One player in particular, of course, is causing United fans inner torment at present. The Wigan game saw the return of Wayne Rooney to action for the first time since his appearance as a substitute in the 2-2 draw against West Brom five weeks previously. Since then he’s asked to leave the club, undermining his manager and his fellow players in the process, and then backtracked upon his decision by signing a new, vastly improved contract, before flying off to Dubai to try to heal his marriage and then stopping off in the United States to work on his much-discussed fitness levels. When Rooney was introduced in the fifty-sixth minute, then, I can’t have been the only United fan wondering quite how to react. Do I applaud or not? Would a cheer be appropriate? Should I remain in my seat? I can’t actually boo him, or can I? In the event, although relatively little criticism emanated from my part of the ground, anybody who watched Match of the Day on Saturday night would have noted that Rooney entered the fray to a distinctly mixed reaction from the fans as a whole. Personally, I clapped as the substitution was being made but even I had no idea where my applause for the departing Federico Macheda ended and my response to the entrance of Rooney began.

This season, United supporters are watching a side with frailties in defence, midfield, and attack that has nonetheless managed to avoid defeat in its first fourteen league games and that has, in recent weeks, conspired to wipe out what was threatening to turn into an ominous gap behind Chelsea. As if that wasn’t confusing enough, last season’s star player is now considered a pariah by most for flirting with Manchester City’s money. To a few, however, he’s quite the reverse; he’s a whistleblower who said what the fans are all thinking (the current owners are allowing the team to regress) and who has allegedly provoked the Glazers into sanctioning greater transfer investment as a condition of his signing a new contract. For me, Rooney’s past month amounts to a sort of “end of innocence” experience as a football fan. I do not object to the fact that United are now paying twice as much per week to a player who is, at a generous assessment, playing half as well as he was twelve months ago, if that is what it costs to keep him at the club longer in the hope that either his form will return or he will be sold for a huge fee. Instead, I am saddened by the way Rooney managed to secure his own future by insinuating in public that United should be grateful to have him.

There is nothing, it seems, for Manchester United fans to be certain about at the moment. The team obviously isn’t playing well and yet looks to be on course for both another title challenge and participation in Europe beyond Christmas. That doesn’t mean they’ll win anything though and, even if they do, it will not be enough to address the slide that the club has been on since the most recent on-pitch peak of 2008, which in turn did not address the off-pitch ownership problems that stretch back half a decade now.

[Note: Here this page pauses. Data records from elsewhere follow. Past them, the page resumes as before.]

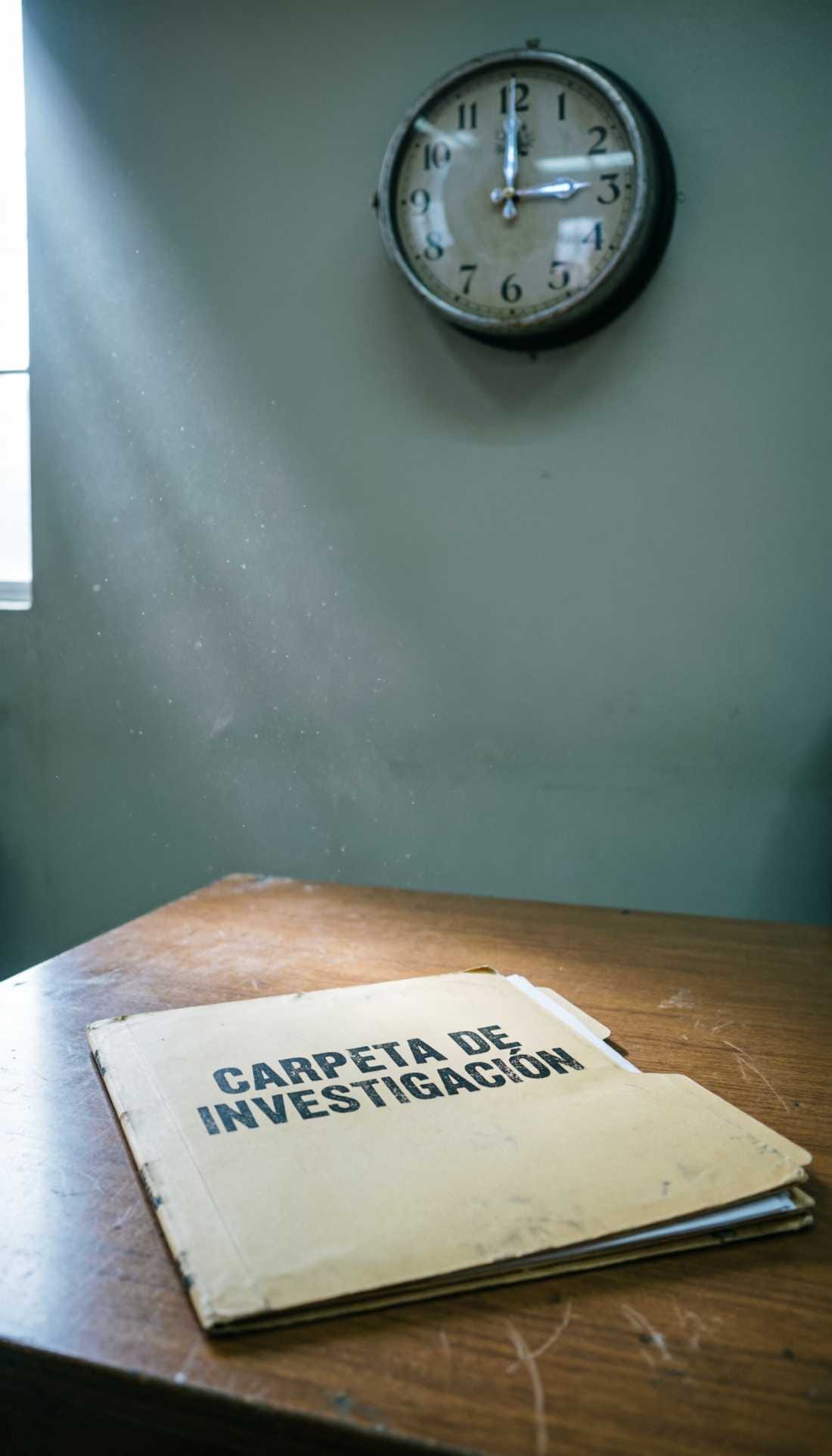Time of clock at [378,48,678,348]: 3:00
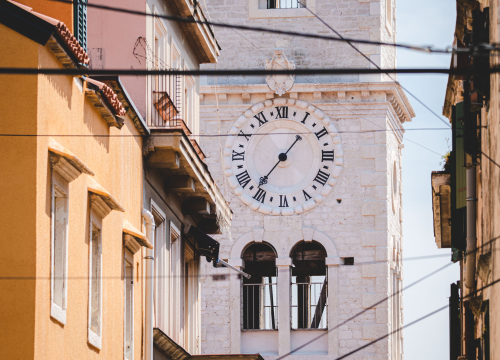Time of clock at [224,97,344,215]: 1:36
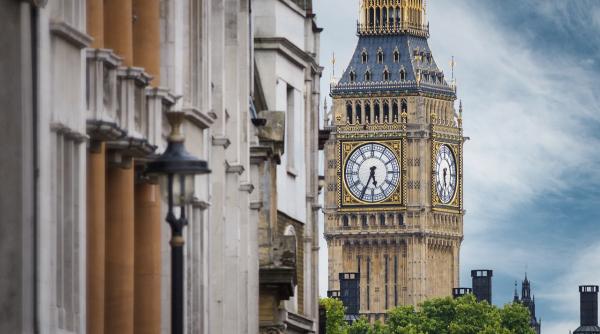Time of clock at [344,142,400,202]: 5:34
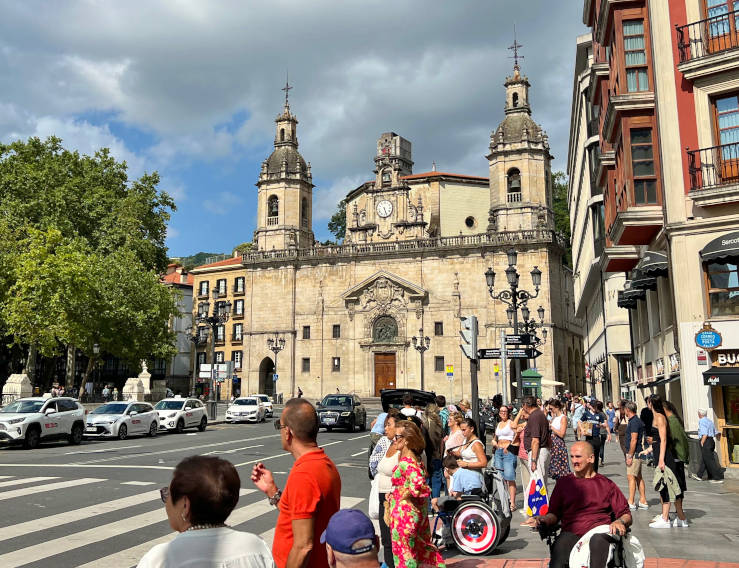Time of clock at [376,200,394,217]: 5:26
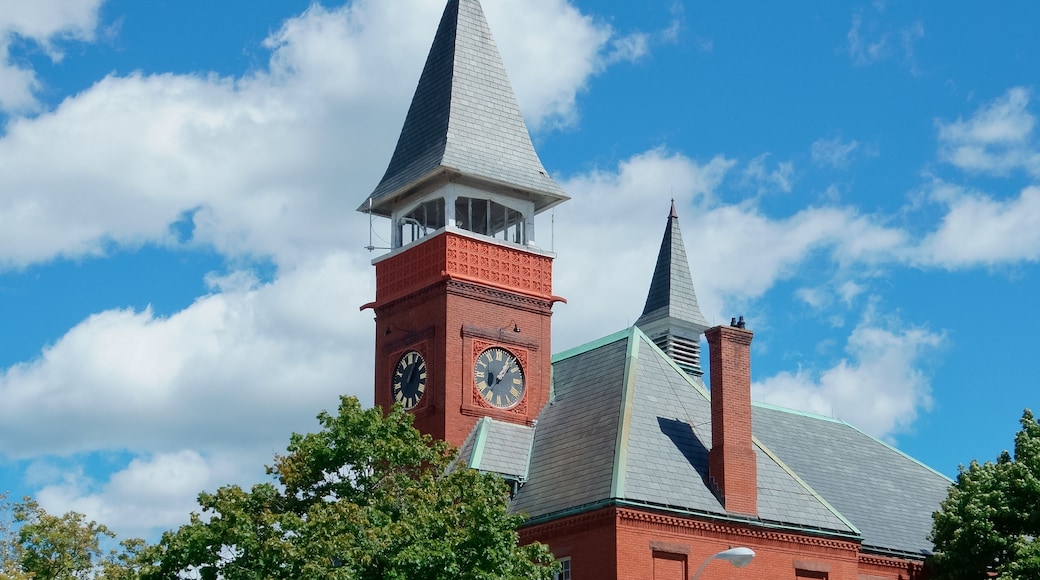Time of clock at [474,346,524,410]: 1:07
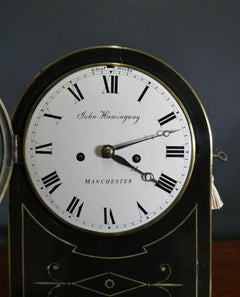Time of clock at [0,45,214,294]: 2:20
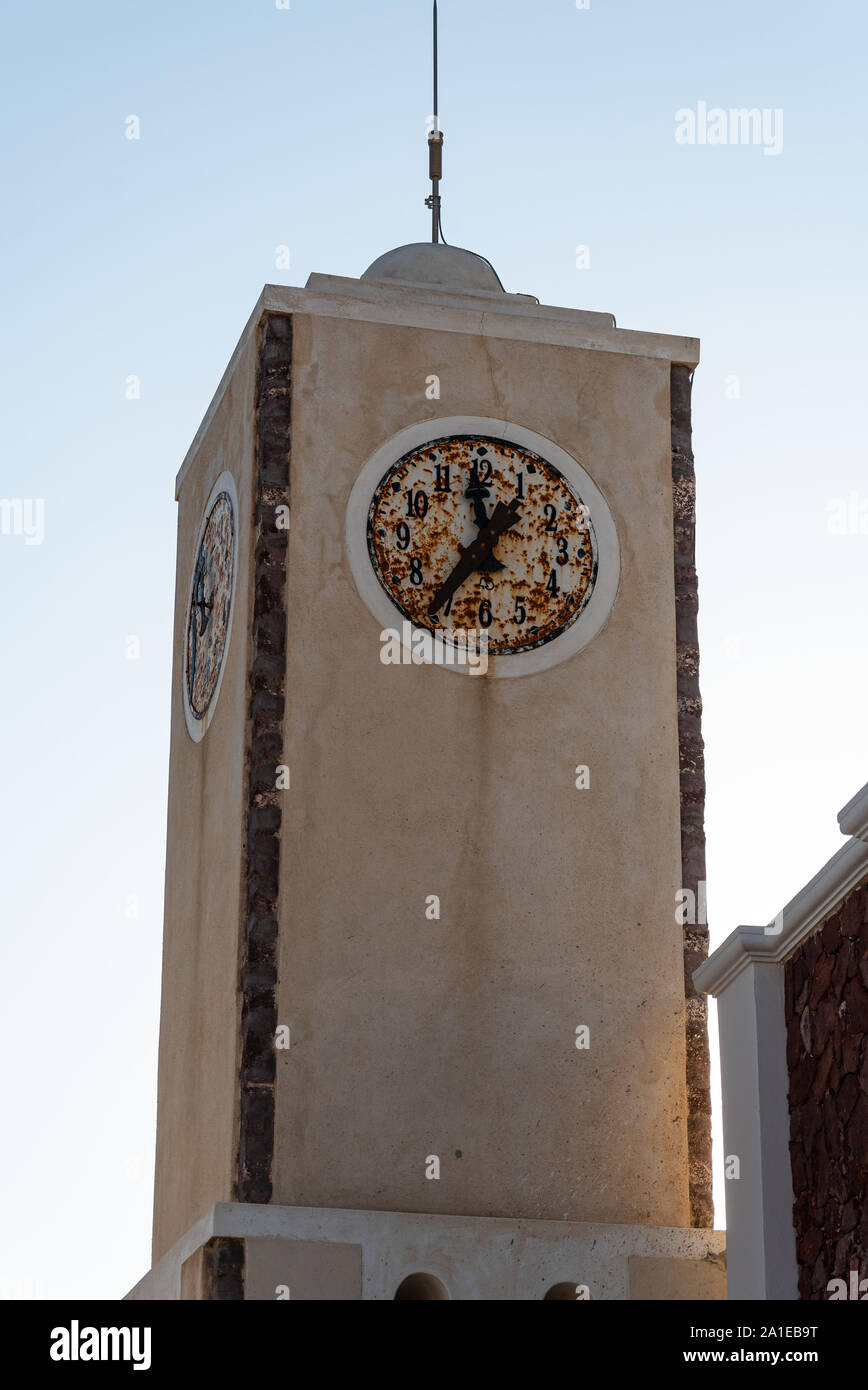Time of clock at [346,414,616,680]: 11:35
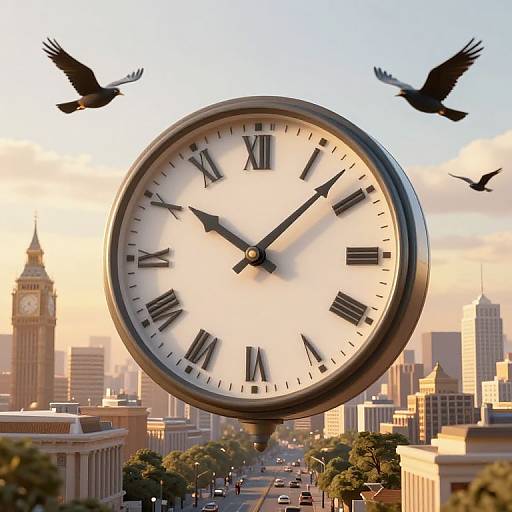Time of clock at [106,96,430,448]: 10:07
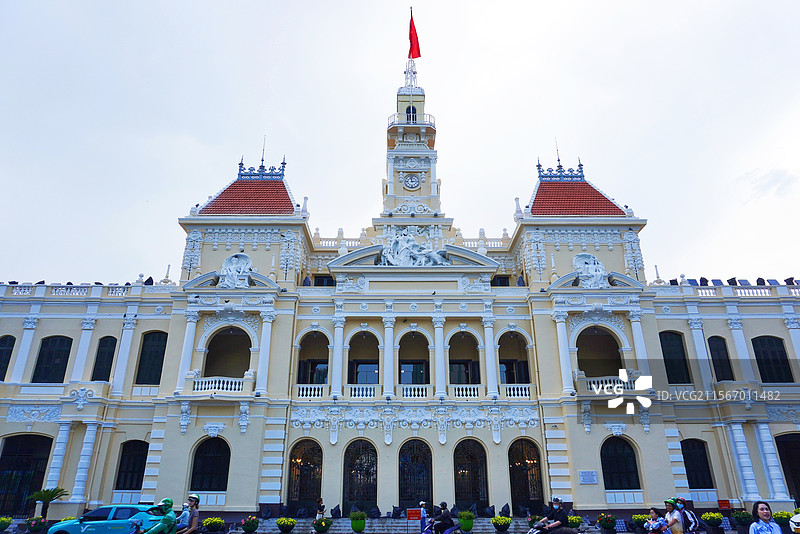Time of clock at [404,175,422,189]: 2:58
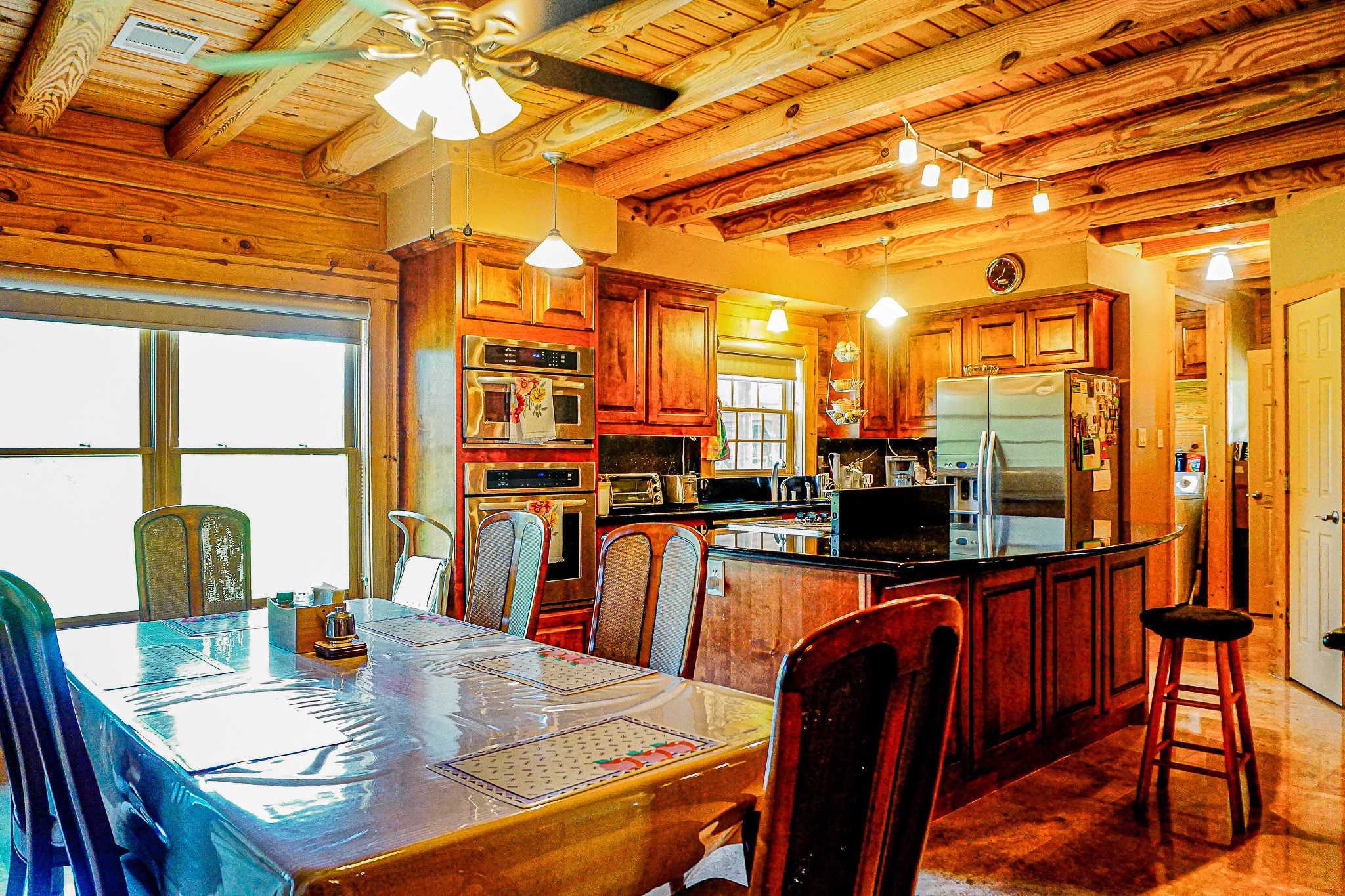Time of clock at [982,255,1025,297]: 12:39
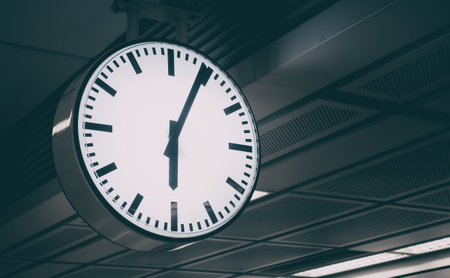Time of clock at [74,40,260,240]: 6:04
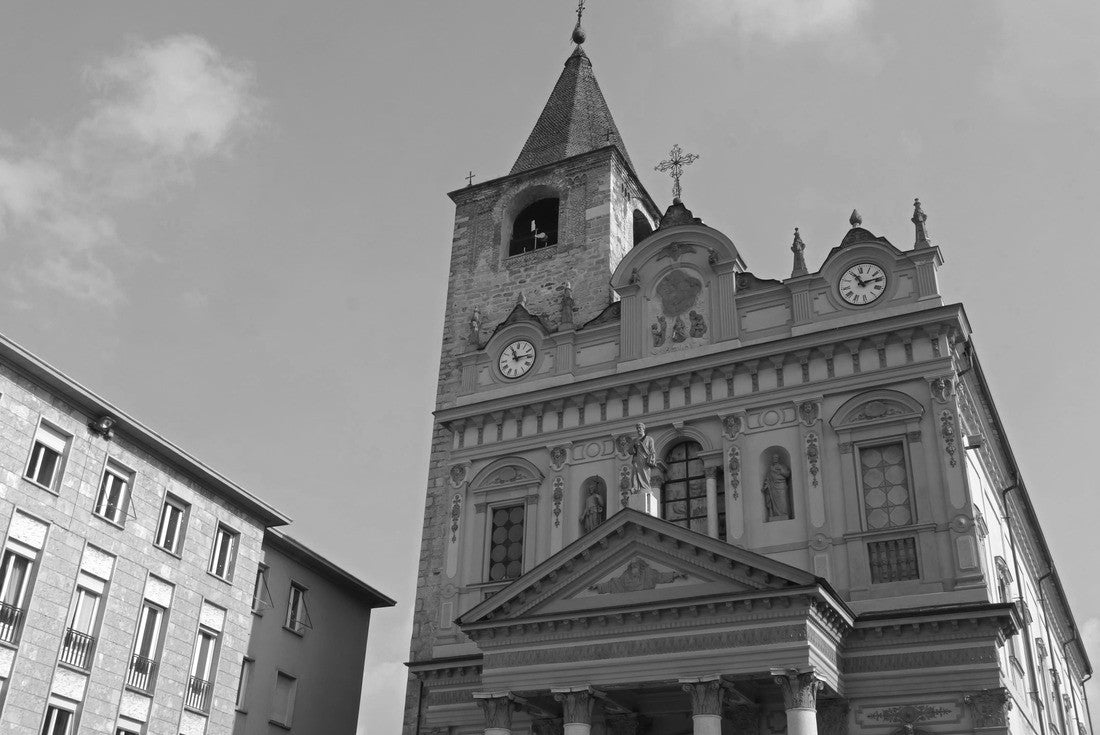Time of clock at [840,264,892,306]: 11:13
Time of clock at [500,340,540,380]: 11:13
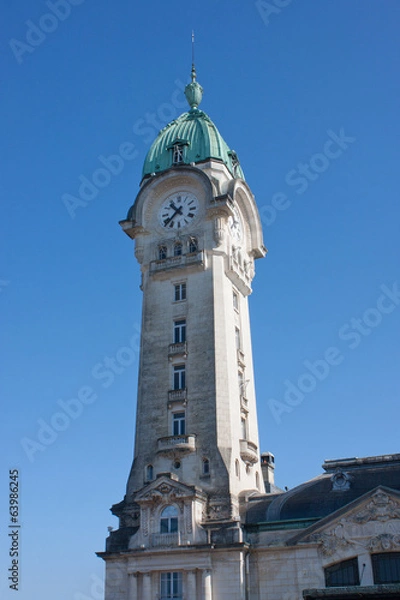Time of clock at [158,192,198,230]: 10:37
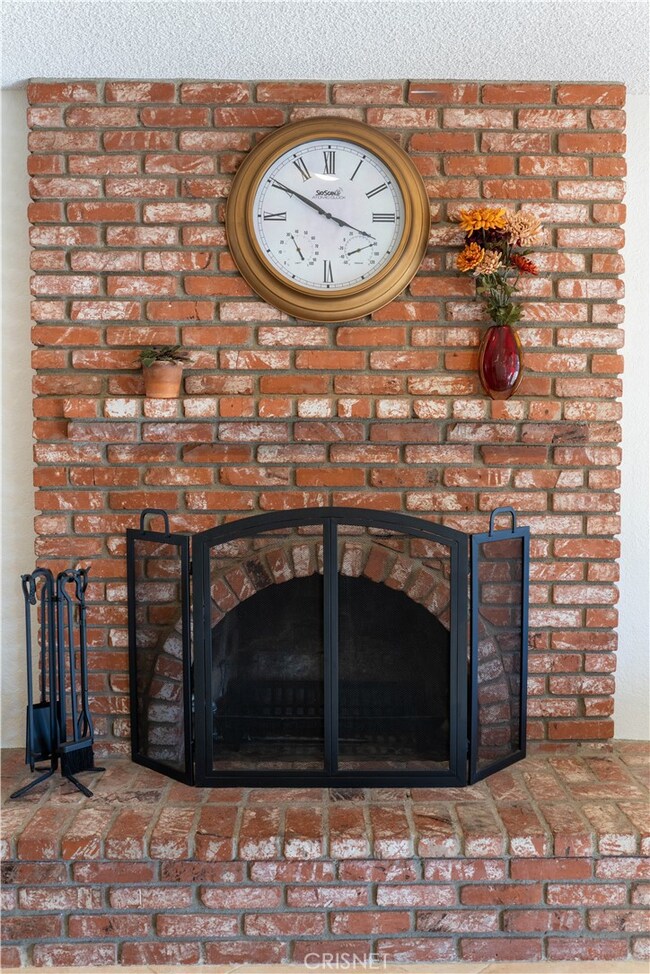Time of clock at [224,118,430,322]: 3:50
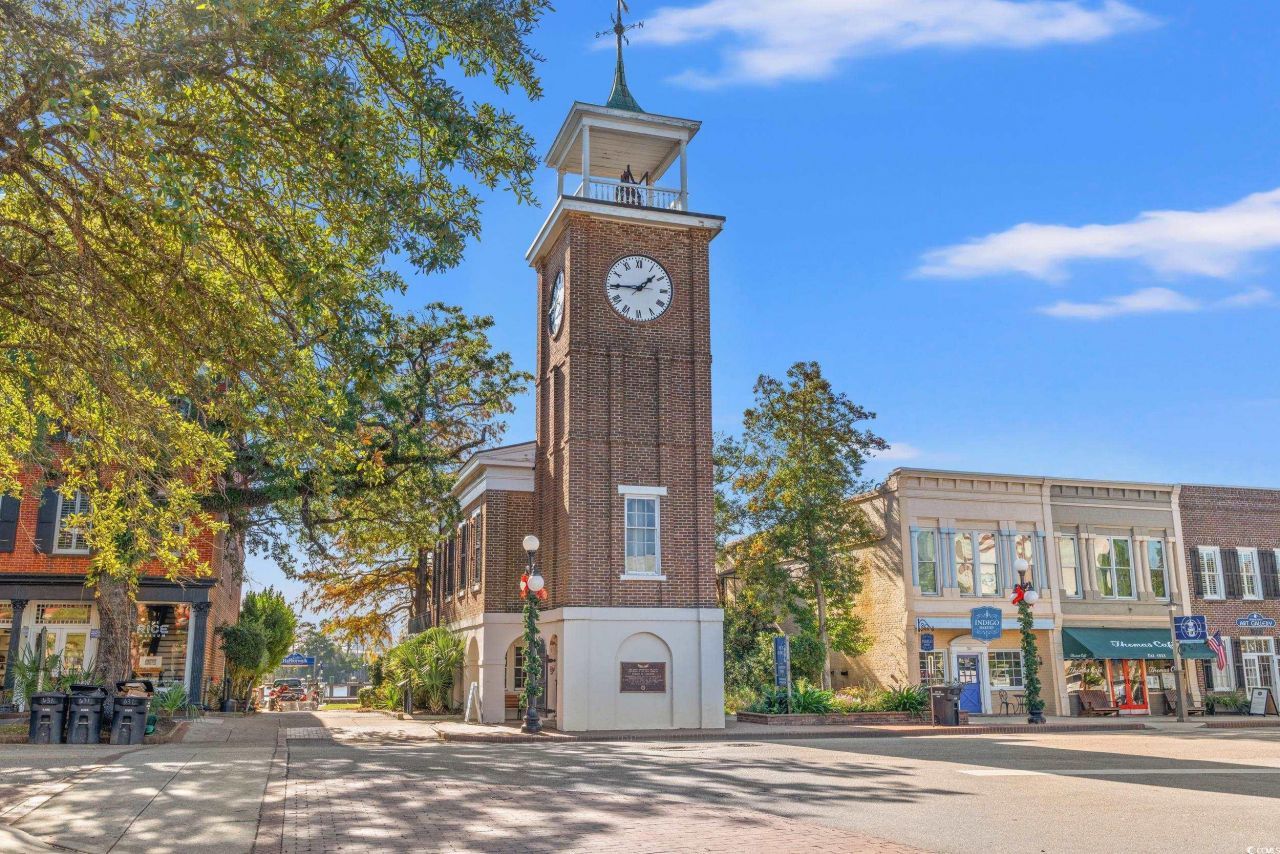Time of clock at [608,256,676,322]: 1:45
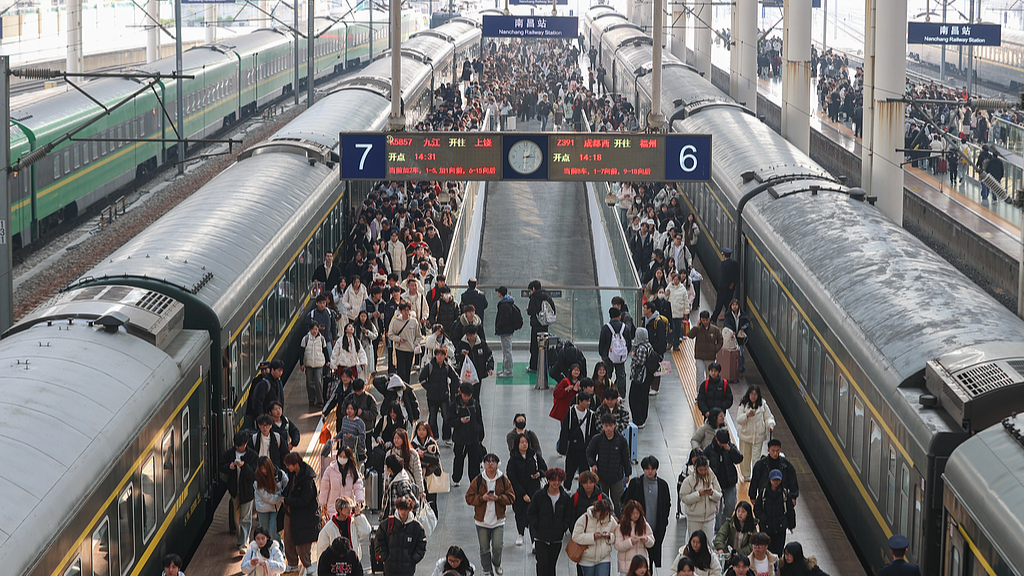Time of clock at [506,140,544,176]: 2:14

With the Glazers in charge, every penny that the fans give to the club – from ticket sales to replica shirts to pre-match burgers – is handed over in the melancholy knowledge that the revenue generated by their inability to turn away from the club only perpetuates the current regime. And now I must stop writing, before I linger too long on the unsettling truth that Sir Alex’s bitter falling-out with the Irish racehorse owners (and United shareholders) in 2005 gave them every incentive to sell their sizeable stakes to the Glazers in the first place, challenging even the great Scot’s legacy in a “Blair’s oil war” sort of way.